If you want a less-risky portfolio, consider balanced and large-cap funds. You can perhaps look at Tata Balanced and ICICI Pru Focused Bluechip Equity.

*** I am 28 years old and work for a private sector bank. I earn Rs 50,000 per month. I have been investing Rs 8,000 in the following mutual funds via the SIP mode since February 2013: HDFC Equity - Rs 3,000, Reliance Regular Savings Equity - Rs 3,000 and SBI Emerging Businesses - Rs 2,000.

I have also been investing in a recurring deposit of Rs 15,000 per month. I can invest another Rs 5,000 per month. Which schemes should I go for? My risk appetite is medium to high and my investment horizon is 10 years. Please let me know if my current portfolio needs to be reorganised.

Padmanabha Hedge

By investing in equity funds with a time horizon of 10 years, you have given yourself a good chance to accumulate a healthy corpus. Your saving and investment rate is also quite impressive.

But given that you have a reasonable risk appetite, you can consider reducing the allocation to the recurring deposit.

Of the Rs 15,000, invest Rs 6,500 in the recurring deposit. Open a PPF account and invest Rs 6,500 in it. This would give you tax benefits and reasonably attractive returns. Invest the balance Rs 2,000 in equity funds, along with the Rs 8,000 that you already put in such schemes. That will raise your monthly equity fund investments to Rs 10,000.

Coming to your mutual fund portfolio, HDFC Equity has an excellent long-term track record, but has fallen behind in the past couple of years. Reliance Regular Savings Equity has been an average performer. SBI Emerging Businesses has delivered quite well over the past three years, but has a slightly risky portfolio.

You can retain all the three funds, but avoid further investments in these schemes.

Instead, split Rs 10,000 as follows: Invest Rs 3,000 each in ICICI Pru Focused Bluechip Equity and Quantum Long Term Equity. Park Rs 2,000 each in IDFC Premier Equity and Tata Balanced. Remain invested for the long term in these funds. If you want to invest another Rs 5,000, you can consider parking Rs 3,000 in Birla Sun Life Frontline Equity. The balance Rs 2,000 can be split equally between ICICI Pru Focused Bluechip Equity and Quantum Long Term Equity.

Monitor the schemes in your portfolio and review their performance once every year and remove prolonged underperformers.

*** I would like to invest Rs 10,000 every month for five years. The return that I expect is more than 15 per cent annually. My expectations are on the higher side and I am willing to take high risks. I am even ready to lose my net worth in the process. Please suggest suitable mutual funds.

Poornima

You have very clearly stated your risk appetite and your ability to withstand any erosion in your investments.
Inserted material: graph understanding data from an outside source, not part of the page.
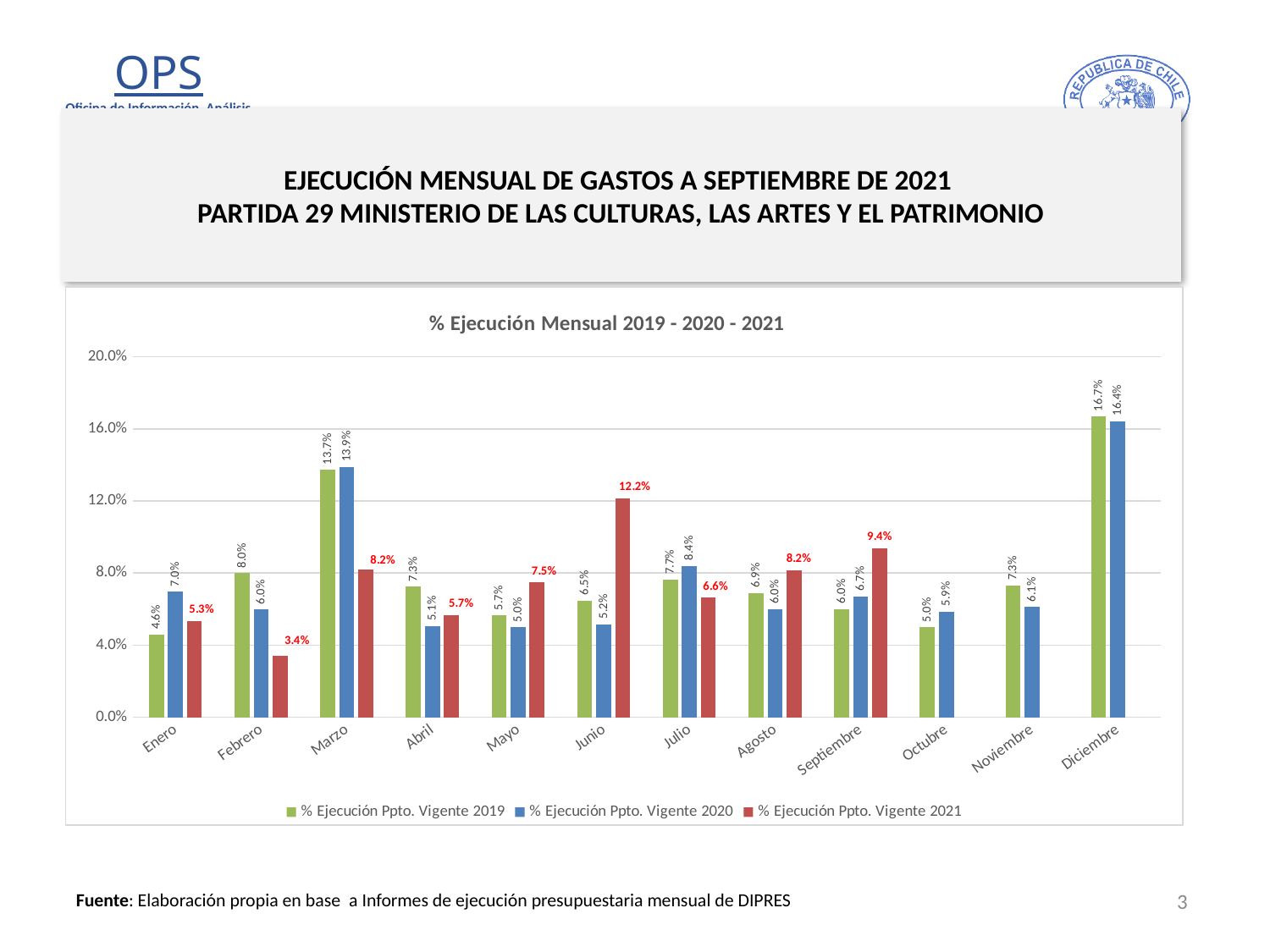
What is the value for % Ejecución Ppto. Vigente 2019 in Diciembre? 16.7% Which month has the lowest value for % Ejecución Ppto. Vigente 2019? Enero What is the value for % Ejecución Ppto. Vigente 2021 in Junio? 12.2% What is the value for % Ejecución Ppto. Vigente 2020 in Marzo? 13.9% What is the title of the chart? % Ejecución Mensual 2019 - 2020 - 2021 In Febrero, which is larger: the 2019 value or the 2021 value? 2019 What kind of chart is shown? Bar chart What is the difference between the 2021 and 2019 values in Septiembre? 3.4% How many series does the legend list? 3 How many months are shown on the x axis? 12 Which month has the highest value for % Ejecución Ppto. Vigente 2021? Junio Is the value for % Ejecución Ppto. Vigente 2020 in Diciembre greater or less than 16.0%? greater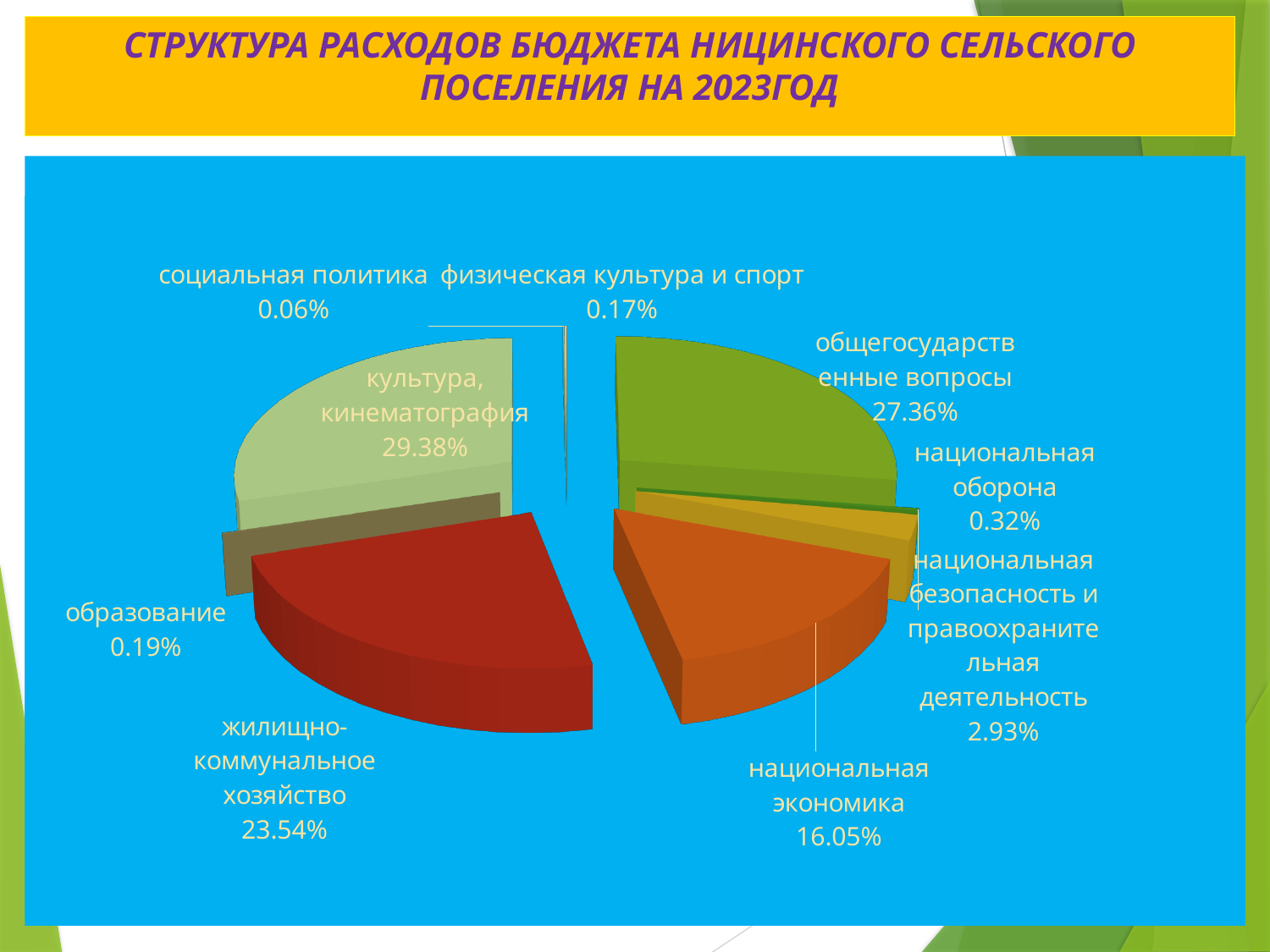
What is the value for жилищно-коммунальное хозяйство? 23.54% Which category has the largest share of the budget expenditures? культура, кинематография What is the difference between the shares of культура, кинематография and общегосударственные вопросы? 2.02% How many categories are shown in the pie chart? 9 What is the value shown for общегосударственные вопросы? 27.36% Which is larger: the share for жилищно-коммунальное хозяйство or for национальная экономика? жилищно-коммунальное хозяйство What is the title of the slide? СТРУКТУРА РАСХОДОВ БЮДЖЕТА НИЦИНСКОГО СЕЛЬСКОГО ПОСЕЛЕНИЯ НА 2023ГОД What kind of chart is shown on the slide? pie chart What share is shown for национальная безопасность и правоохранительная деятельность? 2.93% What share of the budget expenditures goes to культура, кинематография? 29.38% Which category has the smallest share of the budget expenditures? социальная политика What percentage is shown for национальная экономика? 16.05%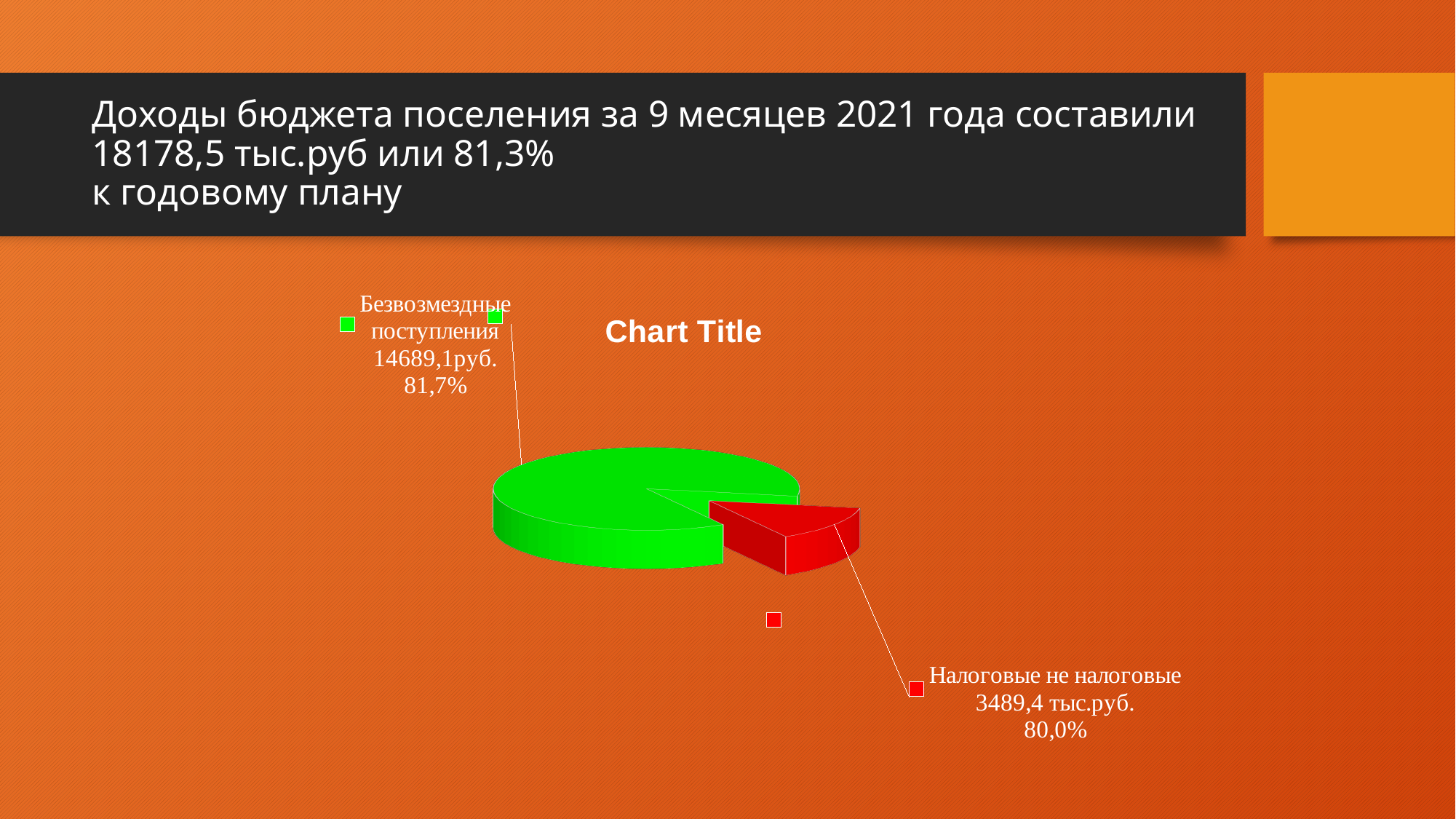
What percentage is printed in the data label for Налоговые не налоговые? 80,0% Which slice of the pie chart is the largest? Безвозмездные поступления What is the title shown above the pie chart? Chart Title Which is larger, the amount for Безвозмездные поступления or the amount for Налоговые не налоговые? Безвозмездные поступления What amount is printed in the data label for Безвозмездные поступления? 14689,1руб. Is the amount for Налоговые не налоговые greater or less than 5000? less How many slices does the pie chart have? 2 What colour is the slice for Налоговые не налоговые? red What kind of chart is shown on the slide? pie chart Which slice of the pie chart is the smallest? Налоговые не налоговые What amount is printed in the data label for Налоговые не налоговые? 3489,4 тыс.руб. What percentage is printed in the data label for Безвозмездные поступления? 81,7%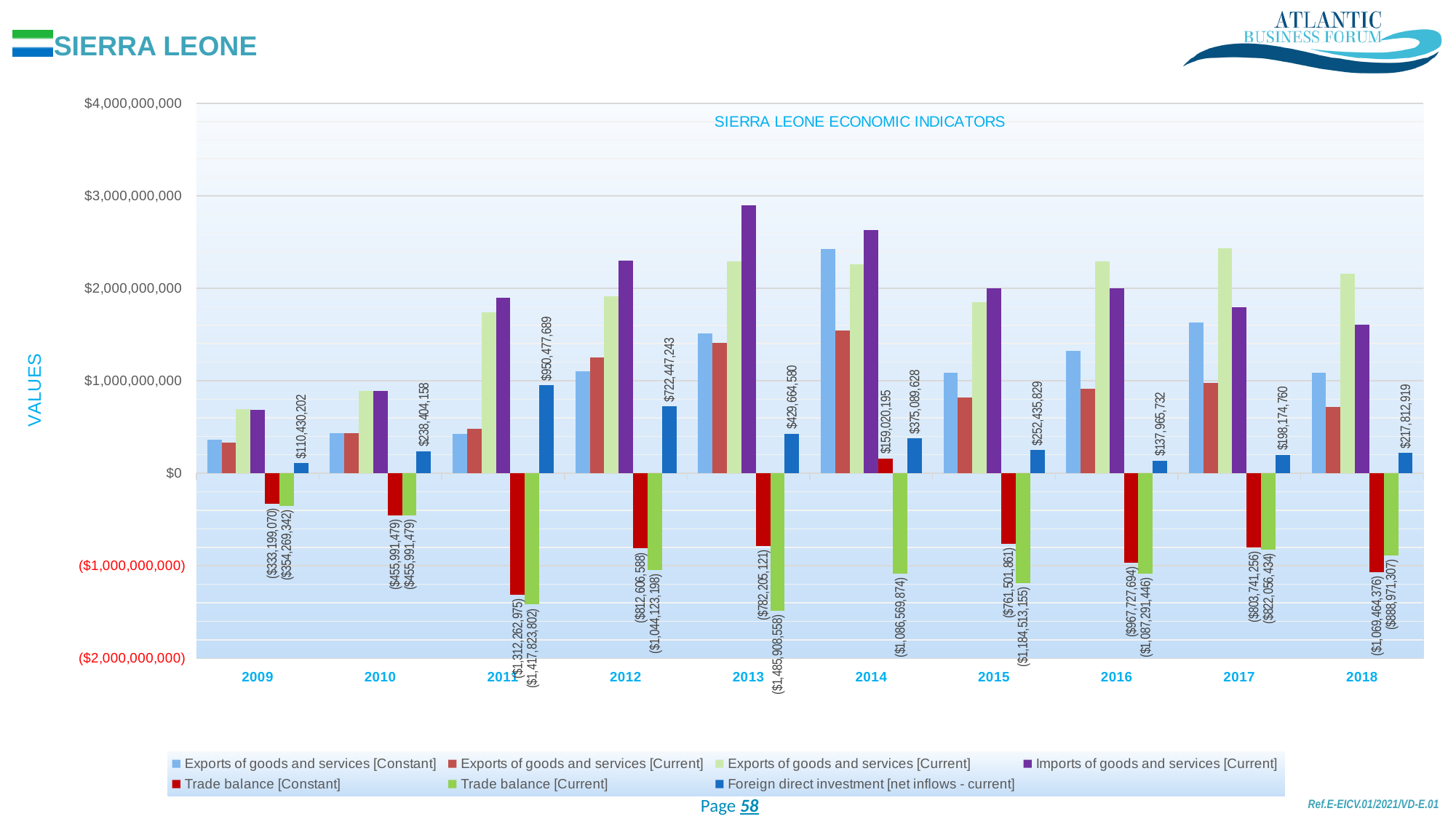
What is the value of Trade balance [Constant] in 2014? $159,020,195 In which year is Foreign direct investment [net inflows - current] lowest? 2009 What is the difference between Foreign direct investment [net inflows - current] in 2011 and in 2012? $228,030,446 How many series does the legend list? 7 What is the value of Trade balance [Current] in 2013? ($1,485,908,558) How many years are shown on the x axis of the chart? 10 What is the value of Foreign direct investment [net inflows - current] in 2011? $950,477,689 What kind of chart is shown on the slide? bar chart Which year has the larger Foreign direct investment [net inflows - current], 2010 or 2018? 2010 In which year is Foreign direct investment [net inflows - current] highest? 2011 What is the title of the chart? SIERRA LEONE ECONOMIC INDICATORS Is the value for Imports of goods and services [Current] in 2013 greater or less than $2,000,000,000? greater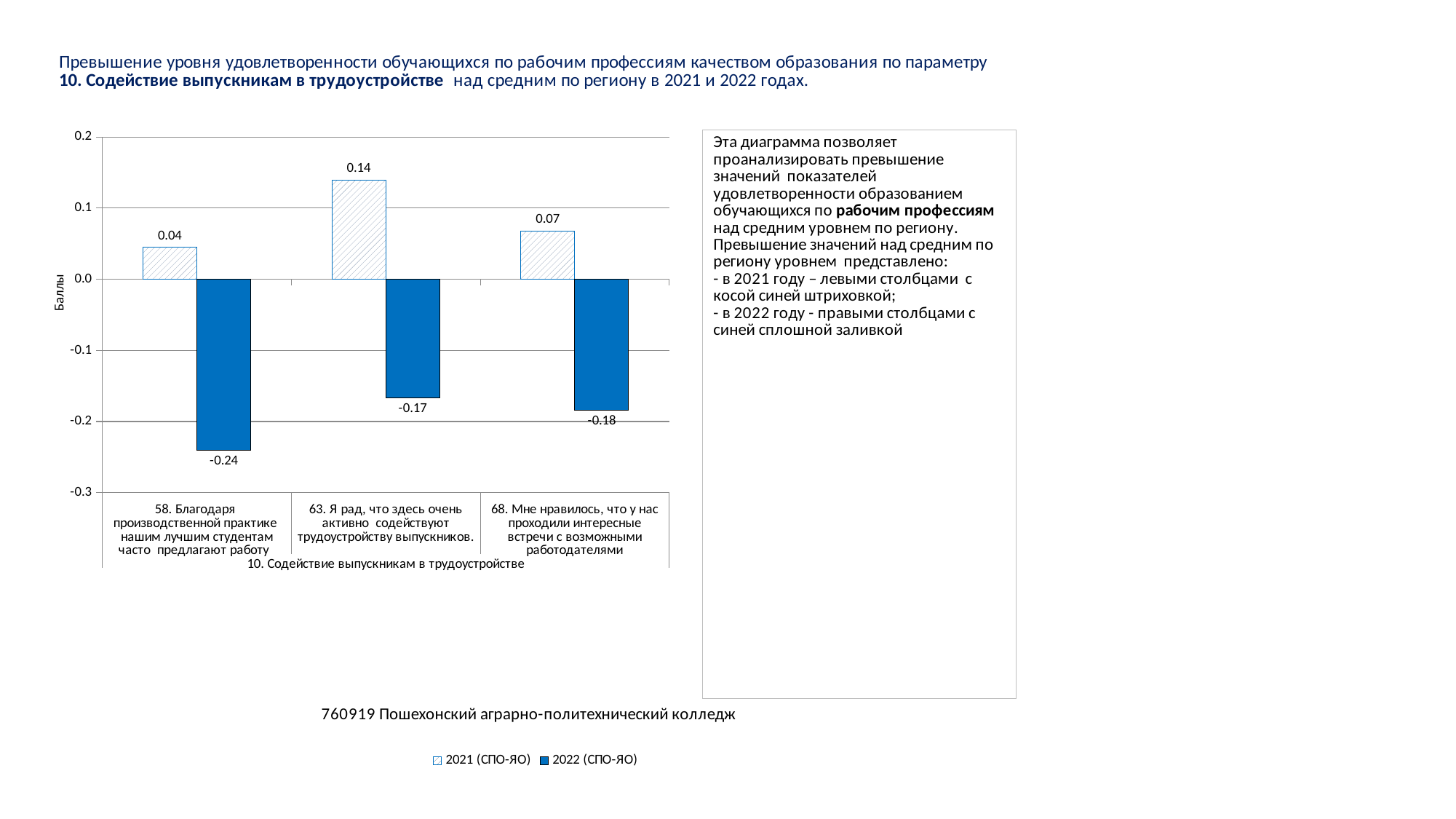
What is the label of the vertical axis of the chart? Баллы Which is larger for category 58: the 2021 (СПО-ЯО) value or the 2022 (СПО-ЯО) value? 2021 (СПО-ЯО) How many categories are shown on the x axis of the chart? 3 What is the value for 2021 (СПО-ЯО) for category 63 (Я рад, что здесь очень активно содействуют трудоустройству выпускников)? 0.14 What is the difference between the 2021 (СПО-ЯО) and 2022 (СПО-ЯО) values for category 63? 0.31 Which category has the highest value for the 2021 (СПО-ЯО) series? 63. Я рад, что здесь очень активно содействуют трудоустройству выпускников. What is the value for 2022 (СПО-ЯО) for category 58 (Благодаря производственной практике нашим лучшим студентам часто предлагают работу)? -0.24 Which category has the lowest value for the 2022 (СПО-ЯО) series? 58. Благодаря производственной практике нашим лучшим студентам часто предлагают работу How many series does the chart legend list? 2 Is the 2022 (СПО-ЯО) value for category 58 greater or less than -0.2? less What is the value for 2022 (СПО-ЯО) for category 68 (Мне нравилось, что у нас проходили интересные встречи с возможными работодателями)? -0.18 What kind of chart is shown on the slide? bar chart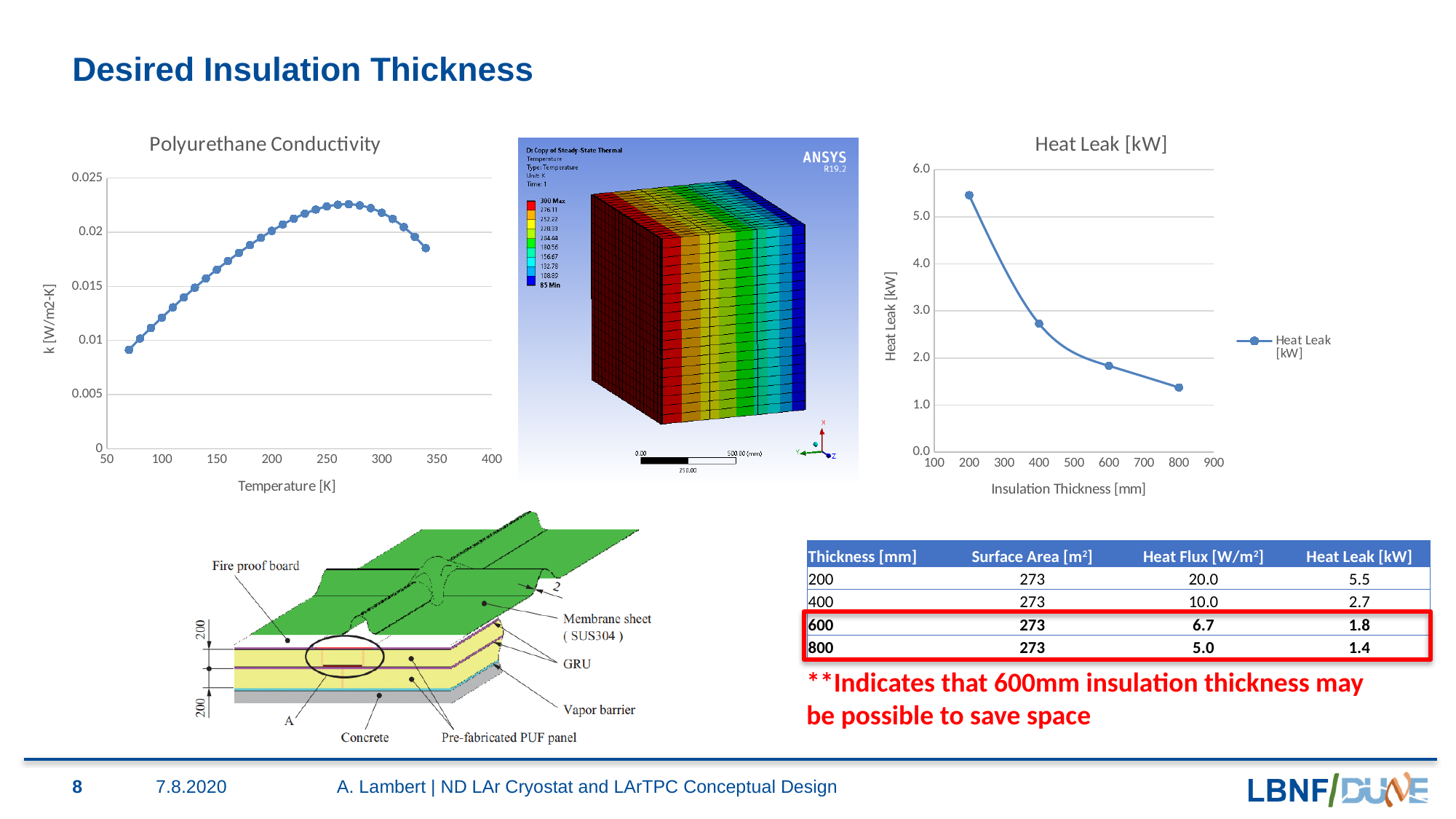
In the Polyurethane Conductivity chart, is the value at 100 K greater or less than 0.01? greater In the Polyurethane Conductivity chart, does the conductivity rise or fall between 100 K and 250 K? rise In the Heat Leak [kW] chart, which is larger: the heat leak at 400 mm or at 600 mm? 400 mm In the Heat Leak [kW] chart, is the value at 800 mm insulation thickness greater or less than 2.0? less In the Heat Leak [kW] chart, is the value at 200 mm insulation thickness greater or less than 5.0? greater How many series does the legend of the Heat Leak [kW] chart list? 1 How many data points are plotted in the Heat Leak [kW] chart? 4 In the Heat Leak [kW] chart, does the heat leak rise or fall as insulation thickness increases? fall What is the x-axis title of the Heat Leak [kW] chart? Insulation Thickness [mm] What kind of chart is the Heat Leak [kW] chart? line chart In the Heat Leak [kW] chart, which insulation thickness has the highest heat leak? 200 mm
Achieving 15 per cent annually over a five-year timeframe is not very easy. The markets have to witness a secular rally over many years for you to be able to make such returns.

After the fall in 2008, the markets rallied spectacularly from March 2009-November 2010. But the last three years have seen the market remain largely range-bound.

It would thus be difficult to say if excellent returns would be achieved even over a five-year time-frame.

But given that you have a high risk appetite, you can consider mid-cap funds to achieve your goals.

Mid-cap stocks now trade at a significant valuation discount to large-caps and may present an attractive option.

Invest Rs 3,500 each in IDFC Premier Equity and ICICI Pru Discovery. Park the balance Rs 3,000 in HDFC Mid-cap Opportunities. All the three funds have an excellent long-term track record.Since you are maintaining a mid-cap portfolio, you must book profits in case of an abnormal rally in the markets and move the proceeds to safer debt instruments.

It is assumed that the amount that you are investing is a surplus that you do not need. Review your portfolio once every year and take suitable corrective actions and rebalance.